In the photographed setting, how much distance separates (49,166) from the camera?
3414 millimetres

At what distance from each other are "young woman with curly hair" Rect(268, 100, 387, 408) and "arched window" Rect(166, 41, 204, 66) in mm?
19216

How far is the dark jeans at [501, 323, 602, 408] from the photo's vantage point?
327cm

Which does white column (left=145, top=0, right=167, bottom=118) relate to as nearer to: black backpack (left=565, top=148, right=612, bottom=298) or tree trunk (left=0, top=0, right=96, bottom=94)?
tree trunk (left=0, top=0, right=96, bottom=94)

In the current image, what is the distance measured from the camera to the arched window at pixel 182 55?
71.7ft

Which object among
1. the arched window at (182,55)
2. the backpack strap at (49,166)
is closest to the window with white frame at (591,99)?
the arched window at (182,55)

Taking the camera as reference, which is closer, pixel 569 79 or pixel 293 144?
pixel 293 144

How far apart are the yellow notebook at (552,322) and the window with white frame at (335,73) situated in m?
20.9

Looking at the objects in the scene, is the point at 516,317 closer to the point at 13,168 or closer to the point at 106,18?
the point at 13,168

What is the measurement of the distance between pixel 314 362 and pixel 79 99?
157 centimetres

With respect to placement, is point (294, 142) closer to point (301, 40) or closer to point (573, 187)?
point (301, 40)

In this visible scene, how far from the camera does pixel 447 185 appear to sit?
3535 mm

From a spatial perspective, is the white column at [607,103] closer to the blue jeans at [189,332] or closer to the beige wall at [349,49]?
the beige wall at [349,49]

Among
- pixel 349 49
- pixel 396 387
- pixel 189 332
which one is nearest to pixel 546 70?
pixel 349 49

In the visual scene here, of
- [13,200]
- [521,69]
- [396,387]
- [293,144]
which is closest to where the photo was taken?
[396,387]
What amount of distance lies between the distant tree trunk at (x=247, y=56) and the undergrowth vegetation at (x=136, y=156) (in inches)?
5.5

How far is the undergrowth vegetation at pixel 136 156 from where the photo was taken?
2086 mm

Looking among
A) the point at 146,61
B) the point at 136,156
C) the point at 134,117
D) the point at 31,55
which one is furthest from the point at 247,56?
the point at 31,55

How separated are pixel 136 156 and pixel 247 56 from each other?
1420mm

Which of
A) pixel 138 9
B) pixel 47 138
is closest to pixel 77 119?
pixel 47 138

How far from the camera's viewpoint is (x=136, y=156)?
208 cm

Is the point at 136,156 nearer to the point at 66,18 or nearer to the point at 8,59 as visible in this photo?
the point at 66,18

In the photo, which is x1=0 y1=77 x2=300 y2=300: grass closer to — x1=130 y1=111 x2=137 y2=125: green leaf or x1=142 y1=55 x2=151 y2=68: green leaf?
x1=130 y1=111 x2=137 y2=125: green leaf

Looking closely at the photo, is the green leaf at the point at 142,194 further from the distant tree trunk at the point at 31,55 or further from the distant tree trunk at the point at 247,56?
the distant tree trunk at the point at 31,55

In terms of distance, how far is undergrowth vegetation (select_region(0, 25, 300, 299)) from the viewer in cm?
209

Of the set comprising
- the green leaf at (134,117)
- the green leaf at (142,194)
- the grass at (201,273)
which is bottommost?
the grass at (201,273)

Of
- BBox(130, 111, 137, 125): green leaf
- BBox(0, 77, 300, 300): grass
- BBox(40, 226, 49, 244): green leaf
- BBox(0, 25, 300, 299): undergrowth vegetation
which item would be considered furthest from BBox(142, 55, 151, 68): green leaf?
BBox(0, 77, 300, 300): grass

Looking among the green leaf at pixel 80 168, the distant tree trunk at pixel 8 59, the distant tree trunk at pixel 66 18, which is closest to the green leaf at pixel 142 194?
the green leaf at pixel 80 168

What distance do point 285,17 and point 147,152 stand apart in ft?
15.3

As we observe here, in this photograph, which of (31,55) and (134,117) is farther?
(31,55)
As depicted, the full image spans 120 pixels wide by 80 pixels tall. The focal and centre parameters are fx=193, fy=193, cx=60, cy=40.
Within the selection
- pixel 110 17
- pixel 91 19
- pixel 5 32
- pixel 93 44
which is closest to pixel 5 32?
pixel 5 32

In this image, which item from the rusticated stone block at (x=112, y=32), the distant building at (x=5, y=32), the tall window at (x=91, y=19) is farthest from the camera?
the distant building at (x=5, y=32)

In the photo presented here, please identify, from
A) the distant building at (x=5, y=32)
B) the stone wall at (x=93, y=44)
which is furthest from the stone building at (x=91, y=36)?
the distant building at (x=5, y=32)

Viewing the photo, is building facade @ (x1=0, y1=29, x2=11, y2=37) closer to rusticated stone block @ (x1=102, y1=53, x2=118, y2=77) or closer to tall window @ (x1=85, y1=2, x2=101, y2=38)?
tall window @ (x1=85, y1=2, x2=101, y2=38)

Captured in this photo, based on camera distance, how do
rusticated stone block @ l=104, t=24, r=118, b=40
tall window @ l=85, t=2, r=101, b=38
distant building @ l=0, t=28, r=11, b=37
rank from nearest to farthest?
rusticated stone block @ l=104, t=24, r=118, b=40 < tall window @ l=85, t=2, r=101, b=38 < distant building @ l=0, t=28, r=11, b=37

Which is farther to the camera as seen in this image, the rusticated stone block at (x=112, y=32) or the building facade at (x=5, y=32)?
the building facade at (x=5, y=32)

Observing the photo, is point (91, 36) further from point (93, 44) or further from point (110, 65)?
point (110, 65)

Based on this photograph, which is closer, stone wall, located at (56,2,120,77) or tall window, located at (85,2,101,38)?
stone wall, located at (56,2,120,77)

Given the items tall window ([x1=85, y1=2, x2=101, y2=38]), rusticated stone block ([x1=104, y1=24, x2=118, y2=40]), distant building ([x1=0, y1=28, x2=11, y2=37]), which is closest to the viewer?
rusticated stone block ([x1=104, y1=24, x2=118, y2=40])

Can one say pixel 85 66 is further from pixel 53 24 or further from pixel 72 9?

——————————

§ **Stated task**: Copy every entry above word for word, changing nothing.

§ **Correct response**:
In the photographed setting, how much distance separates (49,166) from the camera?
3414 millimetres

At what distance from each other are "young woman with curly hair" Rect(268, 100, 387, 408) and "arched window" Rect(166, 41, 204, 66) in mm?
19216

How far is the dark jeans at [501, 323, 602, 408] from the photo's vantage point?
327cm

Which does white column (left=145, top=0, right=167, bottom=118) relate to as nearer to: black backpack (left=565, top=148, right=612, bottom=298) or tree trunk (left=0, top=0, right=96, bottom=94)?
tree trunk (left=0, top=0, right=96, bottom=94)

In the current image, what is the distance measured from the camera to the arched window at pixel 182 55?
71.7ft

Which object among
1. the arched window at (182,55)
2. the backpack strap at (49,166)
is closest to the window with white frame at (591,99)?
the arched window at (182,55)

Taking the camera as reference, which is closer, pixel 569 79 or pixel 293 144?
pixel 293 144

How far apart are the yellow notebook at (552,322) and the window with white frame at (335,73) situated in m?
20.9

Looking at the objects in the scene, is the point at 516,317 closer to the point at 13,168 or closer to the point at 106,18?
the point at 13,168

What is the measurement of the distance between pixel 314 362 and pixel 79 99?
157 centimetres

With respect to placement, is point (294, 142) closer to point (301, 40) or closer to point (573, 187)?
point (301, 40)

In this visible scene, how far from the camera does pixel 447 185 appear to sit?
3535 mm

From a spatial perspective, is the white column at [607,103] closer to the blue jeans at [189,332] or closer to the beige wall at [349,49]?
the beige wall at [349,49]

Among
- pixel 349 49
- pixel 396 387
- pixel 189 332
which one is nearest to pixel 546 70?
pixel 349 49

In the visual scene here, of
- [13,200]
- [521,69]
- [396,387]
- [293,144]
which is closest to where the photo was taken?
[396,387]
What amount of distance lies between the distant tree trunk at (x=247, y=56) and the undergrowth vegetation at (x=136, y=156) (in inches)?
5.5

How far is the undergrowth vegetation at pixel 136 156 from where the photo was taken?
2086 mm

Looking among
A) the point at 146,61
B) the point at 136,156
C) the point at 134,117
D) the point at 31,55
which one is furthest from the point at 247,56?
the point at 31,55

How separated are pixel 136 156 and pixel 247 56 from each other?
1420mm

Which of
A) pixel 138 9
B) pixel 47 138
is closest to pixel 77 119?
pixel 47 138

How far from the camera's viewpoint is (x=136, y=156)?
208 cm

Is the point at 136,156 nearer to the point at 66,18 or nearer to the point at 8,59 as visible in this photo?
the point at 66,18

In the photo, which is x1=0 y1=77 x2=300 y2=300: grass closer to — x1=130 y1=111 x2=137 y2=125: green leaf or x1=142 y1=55 x2=151 y2=68: green leaf?
x1=130 y1=111 x2=137 y2=125: green leaf

Looking closely at the photo, is the green leaf at the point at 142,194 further from the distant tree trunk at the point at 31,55 or further from the distant tree trunk at the point at 247,56?
the distant tree trunk at the point at 31,55

In terms of distance, how far is undergrowth vegetation (select_region(0, 25, 300, 299)) from the viewer in cm?
209

Of the set comprising
- the green leaf at (134,117)
- the green leaf at (142,194)
- the grass at (201,273)
which is bottommost?
the grass at (201,273)

Of
- BBox(130, 111, 137, 125): green leaf
- BBox(0, 77, 300, 300): grass
- BBox(40, 226, 49, 244): green leaf
- BBox(0, 25, 300, 299): undergrowth vegetation
which item would be considered furthest from BBox(142, 55, 151, 68): green leaf?
BBox(0, 77, 300, 300): grass

Looking among the green leaf at pixel 80 168, the distant tree trunk at pixel 8 59, the distant tree trunk at pixel 66 18, which is closest to the green leaf at pixel 142 194?
the green leaf at pixel 80 168

What distance do point 285,17 and point 147,152 stand apart in ft?
15.3

As we observe here, in this photograph, which of (31,55) and (134,117) is farther?
(31,55)
As depicted, the full image spans 120 pixels wide by 80 pixels tall. The focal and centre parameters are fx=193, fy=193, cx=60, cy=40.
Within the selection
- pixel 110 17
- pixel 91 19
- pixel 5 32
- pixel 93 44
which is closest to pixel 5 32?
pixel 5 32

In this image, which item from the rusticated stone block at (x=112, y=32), the distant building at (x=5, y=32), the tall window at (x=91, y=19) is farthest from the camera?
the distant building at (x=5, y=32)

In the photo presented here, please identify, from
A) the distant building at (x=5, y=32)
B) the stone wall at (x=93, y=44)
which is furthest from the stone building at (x=91, y=36)?
the distant building at (x=5, y=32)

Viewing the photo, is building facade @ (x1=0, y1=29, x2=11, y2=37) closer to rusticated stone block @ (x1=102, y1=53, x2=118, y2=77) or closer to tall window @ (x1=85, y1=2, x2=101, y2=38)?
tall window @ (x1=85, y1=2, x2=101, y2=38)

Captured in this photo, based on camera distance, how do
rusticated stone block @ l=104, t=24, r=118, b=40
tall window @ l=85, t=2, r=101, b=38
distant building @ l=0, t=28, r=11, b=37
rank from nearest to farthest?
rusticated stone block @ l=104, t=24, r=118, b=40 < tall window @ l=85, t=2, r=101, b=38 < distant building @ l=0, t=28, r=11, b=37

Which is farther to the camera as seen in this image, the rusticated stone block at (x=112, y=32) or the building facade at (x=5, y=32)?
the building facade at (x=5, y=32)

Observing the photo, is point (91, 36) further from point (93, 44) or further from point (110, 65)?
point (110, 65)

Based on this photograph, which is closer, stone wall, located at (56,2,120,77) or tall window, located at (85,2,101,38)?
stone wall, located at (56,2,120,77)

Given the items tall window ([x1=85, y1=2, x2=101, y2=38]), rusticated stone block ([x1=104, y1=24, x2=118, y2=40]), distant building ([x1=0, y1=28, x2=11, y2=37]), which is closest to the viewer?
rusticated stone block ([x1=104, y1=24, x2=118, y2=40])

Can one say pixel 85 66 is further from pixel 53 24 or further from pixel 72 9?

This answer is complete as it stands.